Flexible energy devices are the building blocks for next-generation wearable electronics. Flexible energy devices are expected to have multiple functions, such as energy conversion from light to electricity and vice versa, energy generation from triboelectric, energy storage and so on. These functions can be efficiently realized by solar cells, light-emitting diodes (LEDs), triboelectric nanogenerators (TENG), batteries and supercapacitors, etc. The flexible energy devices can be integrated into flexible, wearable, and/or portable platforms to enable wide application prospects in the fields of information, energy, medical care, national defense, etc. However, flexible energy devices face more challenges when compared to their rigid counterparts, which requires more breakthroughs and research efforts on fabrication techniques, materials innovation, novel structure designs, and deep physical understandings.



This special issue assembles 8 review articles providing a comprehensive summary of the latest development on flexible energy devices based on various technologies and functional semiconductor materials. Briefly, Dong and Wang have comprehensively reviewed and discussed the challenges of TENG-based self-charging power textiles that can become the future energy autonomy power sources^[1]. The self-charging power textiles hybridizing fiber/fabric shaped batteries/supercapacitors are summarized from the aspect of textile structural designs. Ma et al. reviewed the flexible energy devices for wearable bioelectronics^[2]. These flexible energy devices can be constructed in flexible platforms as the stable power supply for smart sensing, personalized healthcare, and robotics applications. More importantly, they summarized the existing challenges for flexible energy devices: mechanical stability, energy storage capacity for miniaturized devices, and biocompatibility. More specifically, Li et al. reviewed the recent advances in zinc ion batteries (ZIBs)^[3]. Because of the intrinsic safety, abundant storage, and low cost, the rechargeable aqueous ZIBs have become one of the most promising portable candidates for wearable energy storage devices with medical and primary safety. They also summarized the advances in overcoming the most important challenges for ZIBs, namely the rigid current collector and/or metal anode, easily detached cathode materials, and the relatively narrow voltage window of flexible electrolytes. This timely review makes the ZIBs one step closer to commercial applications.

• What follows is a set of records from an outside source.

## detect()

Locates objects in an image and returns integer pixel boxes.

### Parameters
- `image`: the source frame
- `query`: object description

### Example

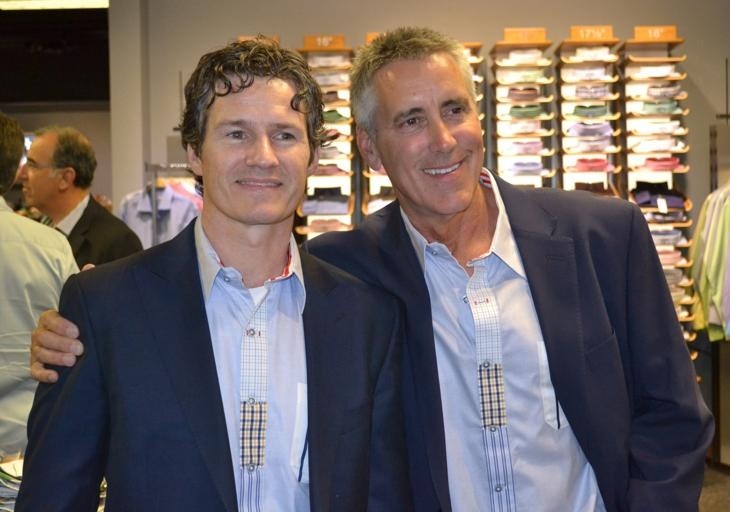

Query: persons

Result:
[0,109,95,454]
[16,122,145,271]
[27,26,720,512]
[14,36,409,512]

Zhu et al. delivered a timely review on the progress of efficient flexible solar cells made of nanostructures^[4]. The nanostructures enhance the mechanical robustness of flexible solar cell devices while optimizing the light-trapping capabilities. Kong et al. provided a focused discussion on the flexible perovskite solar cells (FPSCs)^[5]. Considering the power conversion efficiency (PCE) of FPSCs has already achieved 21.1%, their thorough review on the development of flexible substrates, carrier transport layers, perovskite films, and electrodes are highly appropriate and enlightening. Moreover, they also pointed out the future work on FPSCs can be focused on the directions, such as large-area solar cells modules, environmental stability, and mechanical stability. Tang et al. reviewed the development of FPSCs from three aspects, namely the small-area flexible devices, roll-to-roll (R2R) processed devices with large scale, and emerging flexible cells with deformability and stretchability^[6]. These deformable and lightweight FPSCs can be applied in wearable and portable electronics as the power supply. Their review shows a pathway to the high possibility of commercialization of FPSCs for self-powered systems. On the other hand, Ye et al. reviewed the recent advances on the asymmetric non-fullerene small molecule acceptors for polymer solar cells^[7]. The advantages of asymmetric small molecules were discussed in three aspects: charge transport, molecular energy level, and active layer accumulation morphology. They also pointed out that the complicated synthesis of asymmetric small molecule acceptors (A-NF-SMAs) is still a critical problem that scientists need to address in the future.



Besides the solar cells devices which convert light energy to electrical energy, this special issue also includes the review on blue perovskite LEDs for next-generation displays from Yoon et al., as one kind of efficient energy conversion devices^[8]. They summarized the three types of perovskite structures: perovskite nanocrystals (PeNCs), 2-dimensional (2D) and quasi-2D perovskites, and bulk (3D) perovskites. Moreover, they brought researchers’ attention to the remaining challenges of blue perovskite LEDs, namely the quantum efficiency of the emissive layer, the operational stability, and color stability, by solving which people can further boost the development of next-generation displays.



We sincerely hope this special issue could provide the meaningful and profound review and perspective on the field of flexible energy devices. We would like to thank all the authors for their outstanding contributions to this special issue. We are also grateful to the editorial and production staff of the Journal of Semiconductors for their kind assistance.